Copy every one of the records below word for word, leaving out the pictures.

Record extracts
——

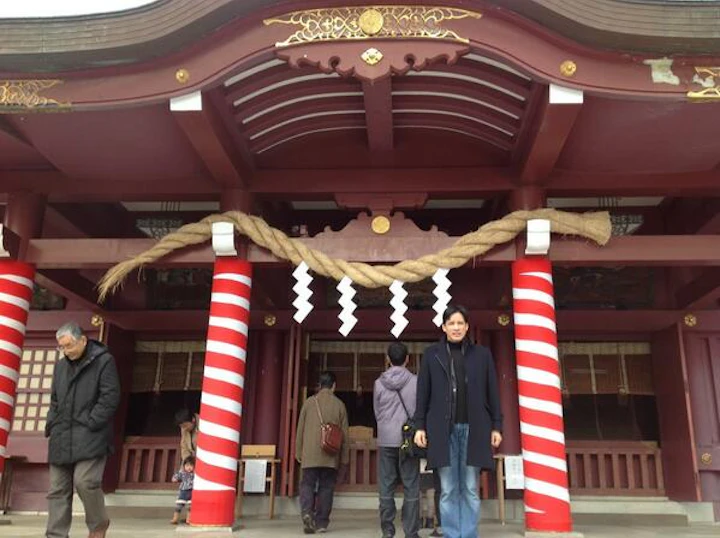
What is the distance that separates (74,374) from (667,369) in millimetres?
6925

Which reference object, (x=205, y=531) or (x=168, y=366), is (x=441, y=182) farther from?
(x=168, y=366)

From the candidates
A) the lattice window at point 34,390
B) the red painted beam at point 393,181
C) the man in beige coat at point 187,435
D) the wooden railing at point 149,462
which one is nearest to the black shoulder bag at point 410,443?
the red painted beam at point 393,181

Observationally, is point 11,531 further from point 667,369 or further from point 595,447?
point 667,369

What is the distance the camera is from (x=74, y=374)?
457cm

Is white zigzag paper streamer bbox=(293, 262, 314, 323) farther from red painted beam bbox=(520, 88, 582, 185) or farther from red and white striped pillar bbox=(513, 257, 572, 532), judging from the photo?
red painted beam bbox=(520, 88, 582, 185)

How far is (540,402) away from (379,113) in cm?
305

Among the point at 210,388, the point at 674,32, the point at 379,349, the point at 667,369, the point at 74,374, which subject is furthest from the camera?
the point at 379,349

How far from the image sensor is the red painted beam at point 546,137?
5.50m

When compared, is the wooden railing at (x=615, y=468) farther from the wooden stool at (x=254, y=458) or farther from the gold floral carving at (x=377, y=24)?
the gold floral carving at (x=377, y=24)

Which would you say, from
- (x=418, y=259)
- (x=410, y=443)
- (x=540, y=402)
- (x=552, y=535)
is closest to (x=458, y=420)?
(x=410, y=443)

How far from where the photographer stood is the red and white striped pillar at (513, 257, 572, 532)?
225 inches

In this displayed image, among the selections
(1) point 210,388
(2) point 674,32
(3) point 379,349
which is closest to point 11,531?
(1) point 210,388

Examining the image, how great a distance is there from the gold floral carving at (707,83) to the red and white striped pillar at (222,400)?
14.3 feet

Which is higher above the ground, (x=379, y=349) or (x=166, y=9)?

——

Output of the exercise
What is the distance that separates (74,374) from (667,369) in millimetres?
6925

Which reference object, (x=205, y=531) or (x=168, y=366), is (x=441, y=182) farther from?
(x=168, y=366)

From the candidates
A) the lattice window at point 34,390
B) the red painted beam at point 393,181
C) the man in beige coat at point 187,435
D) the wooden railing at point 149,462
which one is nearest to the black shoulder bag at point 410,443?
the red painted beam at point 393,181

Observationally, is point 11,531 further from point 667,369 or further from point 595,447?
point 667,369

What is the distance the camera is from (x=74, y=374)?
457cm

Is white zigzag paper streamer bbox=(293, 262, 314, 323) farther from red painted beam bbox=(520, 88, 582, 185) or farther from red and white striped pillar bbox=(513, 257, 572, 532), judging from the photo?
red painted beam bbox=(520, 88, 582, 185)

How far is (540,402) away from (379,113) in cm?
305

Among the point at 210,388, the point at 674,32, the point at 379,349, the point at 667,369, the point at 74,374, which subject is furthest from the camera?
the point at 379,349

How far from the image sensor is the red painted beam at point 546,137?
5.50m

When compared, is the wooden railing at (x=615, y=468) farther from the wooden stool at (x=254, y=458) or farther from the gold floral carving at (x=377, y=24)?
the gold floral carving at (x=377, y=24)

Which would you say, from
- (x=418, y=259)
- (x=410, y=443)
- (x=540, y=402)
- (x=552, y=535)
is closest to (x=458, y=420)?
(x=410, y=443)

How far from where the photographer stood is the red and white striped pillar at (513, 257, 572, 532)?
225 inches

In this displayed image, among the selections
(1) point 210,388
(2) point 674,32
(3) point 379,349
which is closest to point 11,531?
(1) point 210,388

Examining the image, how great a distance is there from the gold floral carving at (707,83) to the red and white striped pillar at (222,400)?
14.3 feet

Which is higher above the ground, (x=379, y=349) or (x=166, y=9)?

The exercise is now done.